# Extrait

Actrices de prévention pailletées et hautes en couleurs, les Sœurs de la Perpétuelle Indulgence célèbrent une Messe à Solidays depuis la première édition du festival et participent 1 fois tous les 2 mois à une Maraude dans le Marais avec les bénévoles Prévention de Solidarité Sida. Sœur Rose et Sœur Maria Cullass nous racontent la naissance de leur mouvement et l’interaction qui existe entre les 2 associations.
Bonjour mes Soeurs, pouvez-vous vous présenter rapidement ?
Sœur Rose : Je m’appelle Sœur Rose de la Foi-Fesseuse d’anges-Gardienne des Muses belles et putes-Protectrice des sans-voix et des aphones, dite Le Minaret du Couvent. Je suis une Sœur de la Perpétuelle Indulgence depuis une dizaine d’années et j’ai 27 ans.
Sœur Maria Cullass : Moi je suis Sœur Maria Culass dite Epouse Touchard « Eu là l’Judas »… et cela finit toujours par, dite La Veloutée ou L’embrayage, la Pédale de Gauche (Rires). Je suis Sœur depuis 5 ans et j’ai 60 ans.

# Données extraites
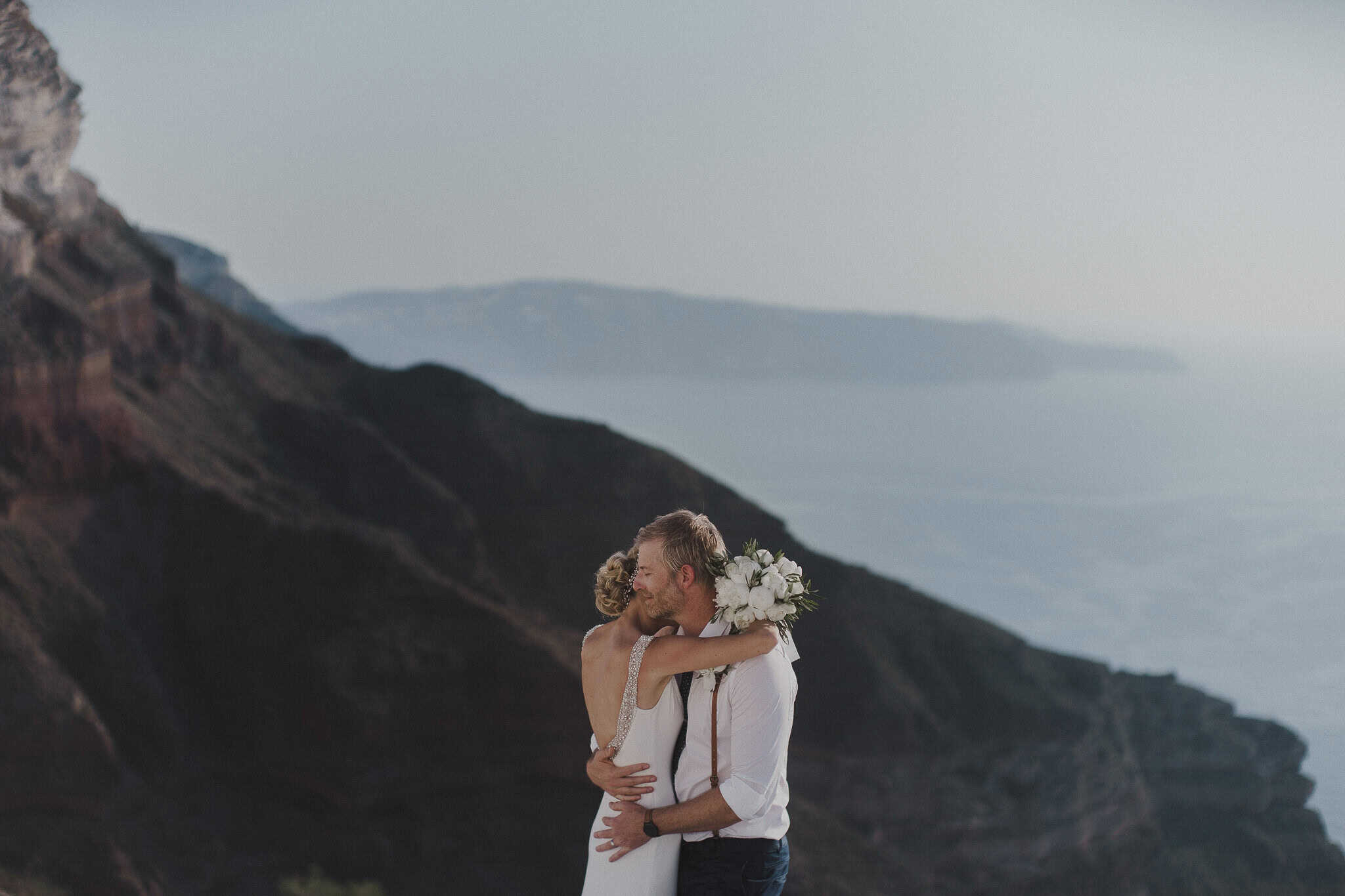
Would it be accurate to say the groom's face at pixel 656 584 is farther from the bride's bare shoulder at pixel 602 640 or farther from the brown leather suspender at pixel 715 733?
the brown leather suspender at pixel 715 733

--

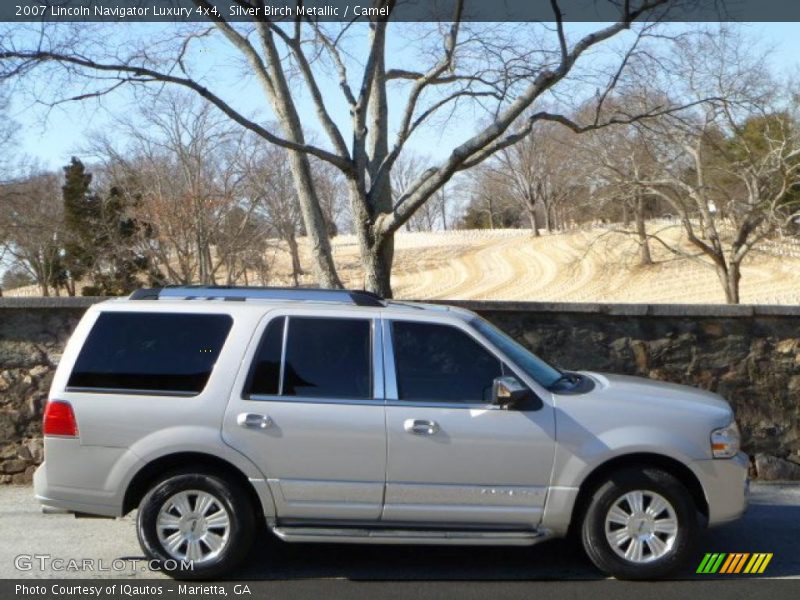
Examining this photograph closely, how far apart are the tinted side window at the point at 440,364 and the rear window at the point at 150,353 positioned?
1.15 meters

---

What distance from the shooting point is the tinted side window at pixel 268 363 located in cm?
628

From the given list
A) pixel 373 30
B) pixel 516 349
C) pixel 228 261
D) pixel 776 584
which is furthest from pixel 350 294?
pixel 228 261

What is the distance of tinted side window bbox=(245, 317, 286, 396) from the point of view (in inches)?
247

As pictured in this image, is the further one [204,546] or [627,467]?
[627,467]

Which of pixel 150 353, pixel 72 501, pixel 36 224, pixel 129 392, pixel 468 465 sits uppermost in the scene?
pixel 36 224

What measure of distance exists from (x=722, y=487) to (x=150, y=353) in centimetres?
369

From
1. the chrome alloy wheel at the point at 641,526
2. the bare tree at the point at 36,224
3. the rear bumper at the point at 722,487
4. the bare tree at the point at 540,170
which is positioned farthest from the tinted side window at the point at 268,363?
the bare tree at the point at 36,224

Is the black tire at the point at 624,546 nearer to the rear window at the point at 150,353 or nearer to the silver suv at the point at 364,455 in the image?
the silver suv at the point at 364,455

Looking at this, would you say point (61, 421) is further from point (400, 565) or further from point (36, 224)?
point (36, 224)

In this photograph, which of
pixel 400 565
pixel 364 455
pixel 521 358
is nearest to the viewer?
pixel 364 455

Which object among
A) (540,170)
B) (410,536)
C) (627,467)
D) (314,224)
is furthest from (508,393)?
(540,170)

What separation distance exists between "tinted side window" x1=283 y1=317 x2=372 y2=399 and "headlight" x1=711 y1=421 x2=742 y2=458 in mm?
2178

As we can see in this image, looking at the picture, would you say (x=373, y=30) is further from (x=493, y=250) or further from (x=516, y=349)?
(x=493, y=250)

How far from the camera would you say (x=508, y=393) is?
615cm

# Consigne
Relevez tous les nombres écrits en chiffres dans l'entretien sur les Sœurs de la Perpétuelle Indulgence, dans l'ordre où ils apparaissent, chacun avec les mots qui l'accompagnent.

# Corrigé
- 1 : « 1 fois »
- 2 : « tous les 2 mois »
- 2 : « les 2 associations »
- 27 : « j'ai 27 ans »
- 5 : « Sœur depuis 5 ans »
- 60 : « j'ai 60 ans »